Step 2: Online Search for Real-Time Context

To augment the context retrieved from FAISS, we incorporate real-time online search using an API.

Why Online Search is Critical?

  • Fresh Information: News and facts evolve, especially in areas like science, technology, or politics. Online search ensures access to the latest updates that may not exist in the static dataset.
  • Diverse Sources: It broadens the scope by pulling information from multiple credible sources, reducing bias and enhancing reliability.
  • Fact-Checking: Search engines often index trusted fact-checking websites that we can incorporate into the context.

Process:

  1. Use an API with a search query derived from the input news.
  2. Retrieve relevant snippets, headlines, or summaries.
  3. Append these results to the context built using FAISS.

Step 3: Building Context from Combined Sources

Both FAISS-based retrieval and online search results are combined into a single context string.

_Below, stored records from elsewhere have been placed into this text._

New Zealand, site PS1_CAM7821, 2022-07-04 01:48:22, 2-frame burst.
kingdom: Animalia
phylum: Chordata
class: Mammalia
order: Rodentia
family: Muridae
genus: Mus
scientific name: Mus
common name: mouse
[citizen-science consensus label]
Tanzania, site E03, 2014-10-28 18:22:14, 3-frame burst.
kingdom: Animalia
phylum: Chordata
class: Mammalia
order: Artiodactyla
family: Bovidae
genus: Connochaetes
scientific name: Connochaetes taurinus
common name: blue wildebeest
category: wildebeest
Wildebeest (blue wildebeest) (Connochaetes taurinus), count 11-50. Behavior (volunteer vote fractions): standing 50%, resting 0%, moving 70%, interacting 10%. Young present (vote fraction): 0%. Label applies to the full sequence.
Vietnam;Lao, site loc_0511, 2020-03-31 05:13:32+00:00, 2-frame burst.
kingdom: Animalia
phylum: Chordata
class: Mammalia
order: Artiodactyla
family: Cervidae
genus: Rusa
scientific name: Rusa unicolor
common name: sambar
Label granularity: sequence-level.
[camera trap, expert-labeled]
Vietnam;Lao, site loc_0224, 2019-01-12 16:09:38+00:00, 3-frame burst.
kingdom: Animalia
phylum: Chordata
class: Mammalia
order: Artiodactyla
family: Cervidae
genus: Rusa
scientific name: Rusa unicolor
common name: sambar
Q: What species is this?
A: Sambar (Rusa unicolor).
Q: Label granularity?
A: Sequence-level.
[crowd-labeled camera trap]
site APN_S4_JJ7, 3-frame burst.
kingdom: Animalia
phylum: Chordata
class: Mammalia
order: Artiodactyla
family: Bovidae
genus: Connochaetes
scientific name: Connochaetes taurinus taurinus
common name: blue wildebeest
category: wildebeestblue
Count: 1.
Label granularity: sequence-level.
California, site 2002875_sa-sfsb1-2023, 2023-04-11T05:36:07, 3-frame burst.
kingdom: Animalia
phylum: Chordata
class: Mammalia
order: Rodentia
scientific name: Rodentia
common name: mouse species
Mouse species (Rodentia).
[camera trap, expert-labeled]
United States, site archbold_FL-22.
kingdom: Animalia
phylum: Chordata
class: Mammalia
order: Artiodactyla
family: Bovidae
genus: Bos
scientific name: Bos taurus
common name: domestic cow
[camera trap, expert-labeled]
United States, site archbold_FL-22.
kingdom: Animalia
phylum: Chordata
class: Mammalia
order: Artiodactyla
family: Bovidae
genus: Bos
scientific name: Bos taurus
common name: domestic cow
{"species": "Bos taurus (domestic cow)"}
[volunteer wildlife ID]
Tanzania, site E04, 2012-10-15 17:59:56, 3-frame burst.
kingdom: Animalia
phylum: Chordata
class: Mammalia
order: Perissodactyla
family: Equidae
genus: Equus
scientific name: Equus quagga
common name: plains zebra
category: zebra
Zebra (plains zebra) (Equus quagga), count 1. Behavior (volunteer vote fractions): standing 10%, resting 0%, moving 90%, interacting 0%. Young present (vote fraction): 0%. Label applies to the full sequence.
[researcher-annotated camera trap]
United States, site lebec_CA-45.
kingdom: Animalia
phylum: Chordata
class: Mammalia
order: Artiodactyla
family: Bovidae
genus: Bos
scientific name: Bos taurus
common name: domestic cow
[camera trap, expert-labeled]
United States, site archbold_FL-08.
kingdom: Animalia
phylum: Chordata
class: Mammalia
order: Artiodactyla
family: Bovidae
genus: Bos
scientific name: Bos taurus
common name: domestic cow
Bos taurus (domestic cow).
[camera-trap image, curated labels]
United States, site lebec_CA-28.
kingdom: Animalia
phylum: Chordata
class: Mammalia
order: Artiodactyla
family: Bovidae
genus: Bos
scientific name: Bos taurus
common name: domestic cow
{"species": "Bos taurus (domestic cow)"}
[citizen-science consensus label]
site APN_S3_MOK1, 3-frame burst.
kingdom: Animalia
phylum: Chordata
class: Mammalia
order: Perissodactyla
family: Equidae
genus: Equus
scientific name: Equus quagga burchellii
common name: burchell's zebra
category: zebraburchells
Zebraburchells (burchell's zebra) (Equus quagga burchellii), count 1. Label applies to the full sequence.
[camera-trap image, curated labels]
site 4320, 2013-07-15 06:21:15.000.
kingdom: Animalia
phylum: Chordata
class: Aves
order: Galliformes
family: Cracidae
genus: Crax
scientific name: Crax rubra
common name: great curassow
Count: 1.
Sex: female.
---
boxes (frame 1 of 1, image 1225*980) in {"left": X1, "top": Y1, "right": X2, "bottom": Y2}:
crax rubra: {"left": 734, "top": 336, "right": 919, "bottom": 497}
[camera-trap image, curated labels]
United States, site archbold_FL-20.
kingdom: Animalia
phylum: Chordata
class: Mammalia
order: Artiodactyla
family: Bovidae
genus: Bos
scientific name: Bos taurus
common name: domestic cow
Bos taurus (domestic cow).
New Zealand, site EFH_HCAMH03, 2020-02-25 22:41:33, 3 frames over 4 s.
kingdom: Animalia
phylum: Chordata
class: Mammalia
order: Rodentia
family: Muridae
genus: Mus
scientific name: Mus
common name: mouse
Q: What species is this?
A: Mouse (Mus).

This provides a comprehensive knowledge base around the input information.

  • Why Combine Both?
    • FAISS offers pre-indexed knowledge—ideal for static facts or concepts.
    • Online search complements it with dynamic and up-to-date insights—perfect for verifying recent developments.

This layered context improves the model’s ability to assess the truthfulness of the given information.


Step 4: Truthfulness Prediction with Zero-Shot Classification Model

We use the Facebook/BART-Large-MNLI model, a zero-shot classification model, for evaluation.

Why BART-Large-MNLI?

  1. Zero-Shot Capability: It can handle claims and hypotheses without needing task-specific training—perfect for this flexible, multi-domain use case.
  2. Contextual Matching: It compares the input claim (news) with the constructed context to assess semantic consistency.
  3. High Accuracy: Pre-trained on natural language inference tasks, making it adept at understanding relationships like entailment and contradiction.
  4. Multi-Label Support: Can evaluate multiple labels simultaneously, ideal for degrees of truthfulness.

Process:

  1. Input the news as the claim and the context as the hypothesis.
  2. Compute a truthfulness score between 0 and 1, where:
    • 0: Completely false.
    • 1: Completely true.
  3. Generate explanations based on the score and suggest actions (e.g., further verification if uncertain).

End-to-End Example

Input News:
"Scientists Demonstrate 'Negative Time' In Groundbreaking Quantum Experiment."

Context Built:

  • FAISS Search: Finds prior research on quantum time reversal and entanglement theories.
  • Online Search: Retrieves recent articles discussing quantum breakthroughs and expert views.

Model Evaluation:

  • Model compares the news with the combined context and outputs:
    Score: 0.72 (Likely True).

Result Explanation:

News: "Scientists Demonstrate 'Negative Time' In Groundbreaking Quantum Experiment."
Truthfulness Score: 0.72 (Likely true)
Analysis: You can reasonably trust this information, but further verification is always recommended for critical decisions.

Why This Approach Works?

  1. Balanced Context: Combines static knowledge (KG substitute) and dynamic knowledge (real-time search).
  2. Model Flexibility: Zero-shot model adapts to diverse topics without retraining.
  3. Scalable and Cost-Effective: Uses pre-trained models, FAISS indexing, and simple APIs for implementation.
  4. Interpretability: Outputs include confidence scores and explanations for transparency.

This modular approach ensures that the truthfulness assessment is scalable, explainable, and adaptable to new domains.